Given exercise
Please give everything in the material below, from the line containing "nearest to (12,19) — which of" down to the end of the material, as a numbered list with blank lines left out.

Stored records:
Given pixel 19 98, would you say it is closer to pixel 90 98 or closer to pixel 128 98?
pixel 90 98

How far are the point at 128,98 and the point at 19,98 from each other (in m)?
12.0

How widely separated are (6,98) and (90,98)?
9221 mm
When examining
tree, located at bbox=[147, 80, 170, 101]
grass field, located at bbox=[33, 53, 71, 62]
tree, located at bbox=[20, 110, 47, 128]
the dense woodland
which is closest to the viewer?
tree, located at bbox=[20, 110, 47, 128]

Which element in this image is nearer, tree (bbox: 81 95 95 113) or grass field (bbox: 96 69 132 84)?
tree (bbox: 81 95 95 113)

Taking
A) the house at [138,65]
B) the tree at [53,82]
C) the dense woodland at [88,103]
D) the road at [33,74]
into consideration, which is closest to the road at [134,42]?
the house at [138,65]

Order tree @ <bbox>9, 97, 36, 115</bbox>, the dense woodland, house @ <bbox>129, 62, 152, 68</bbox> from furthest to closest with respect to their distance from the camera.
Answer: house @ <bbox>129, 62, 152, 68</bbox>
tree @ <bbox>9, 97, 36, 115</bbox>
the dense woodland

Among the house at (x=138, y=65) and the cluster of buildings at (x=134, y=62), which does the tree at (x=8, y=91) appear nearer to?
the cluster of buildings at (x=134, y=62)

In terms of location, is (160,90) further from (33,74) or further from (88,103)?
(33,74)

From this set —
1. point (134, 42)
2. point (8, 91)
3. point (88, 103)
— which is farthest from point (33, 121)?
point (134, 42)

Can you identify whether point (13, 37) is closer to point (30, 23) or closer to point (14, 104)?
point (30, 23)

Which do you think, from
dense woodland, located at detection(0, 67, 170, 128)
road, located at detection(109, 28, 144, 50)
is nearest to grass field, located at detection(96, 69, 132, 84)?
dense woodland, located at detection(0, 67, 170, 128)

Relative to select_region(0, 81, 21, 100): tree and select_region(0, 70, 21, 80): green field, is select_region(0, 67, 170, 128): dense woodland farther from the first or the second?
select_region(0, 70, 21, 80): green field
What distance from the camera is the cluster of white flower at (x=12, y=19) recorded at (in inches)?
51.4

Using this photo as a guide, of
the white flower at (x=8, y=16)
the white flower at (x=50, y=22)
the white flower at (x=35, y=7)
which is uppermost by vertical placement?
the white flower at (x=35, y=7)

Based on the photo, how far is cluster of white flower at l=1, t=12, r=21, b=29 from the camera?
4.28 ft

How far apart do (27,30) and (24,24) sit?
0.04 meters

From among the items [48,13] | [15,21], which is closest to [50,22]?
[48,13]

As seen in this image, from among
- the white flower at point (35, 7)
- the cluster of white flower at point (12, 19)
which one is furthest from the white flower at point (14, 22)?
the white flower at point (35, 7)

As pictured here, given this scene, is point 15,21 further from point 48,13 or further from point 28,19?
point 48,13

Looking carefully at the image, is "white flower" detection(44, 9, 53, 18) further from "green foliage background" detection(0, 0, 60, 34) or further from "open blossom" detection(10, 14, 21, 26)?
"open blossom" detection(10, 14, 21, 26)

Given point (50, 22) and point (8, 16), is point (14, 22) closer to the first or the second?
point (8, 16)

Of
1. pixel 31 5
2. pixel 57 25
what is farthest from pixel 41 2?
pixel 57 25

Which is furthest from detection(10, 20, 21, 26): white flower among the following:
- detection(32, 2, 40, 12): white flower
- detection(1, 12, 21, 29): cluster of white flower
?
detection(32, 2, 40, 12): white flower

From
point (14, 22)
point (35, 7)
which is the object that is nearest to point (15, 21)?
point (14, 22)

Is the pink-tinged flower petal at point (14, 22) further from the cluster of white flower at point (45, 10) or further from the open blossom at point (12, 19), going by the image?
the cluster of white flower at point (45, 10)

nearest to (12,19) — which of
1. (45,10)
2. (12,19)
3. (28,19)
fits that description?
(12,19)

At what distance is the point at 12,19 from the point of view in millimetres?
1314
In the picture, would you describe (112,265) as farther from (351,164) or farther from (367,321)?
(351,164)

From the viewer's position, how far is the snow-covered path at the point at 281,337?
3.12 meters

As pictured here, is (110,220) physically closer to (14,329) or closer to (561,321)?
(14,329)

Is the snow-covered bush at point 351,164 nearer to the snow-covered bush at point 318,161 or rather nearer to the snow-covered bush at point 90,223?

Written answer
1. nearest to (12,19) — which of
2. 1. (45,10)
3. 2. (12,19)
4. 3. (28,19)
5. fits that description?
6. (12,19)
7. At what distance is the point at 12,19 from the point of view in millimetres?
8. 1314
9. In the picture, would you describe (112,265) as farther from (351,164) or farther from (367,321)?
10. (351,164)
11. From the viewer's position, how far is the snow-covered path at the point at 281,337?
12. 3.12 meters
13. As pictured here, is (110,220) physically closer to (14,329) or closer to (561,321)?
14. (14,329)
15. Is the snow-covered bush at point 351,164 nearer to the snow-covered bush at point 318,161 or rather nearer to the snow-covered bush at point 90,223?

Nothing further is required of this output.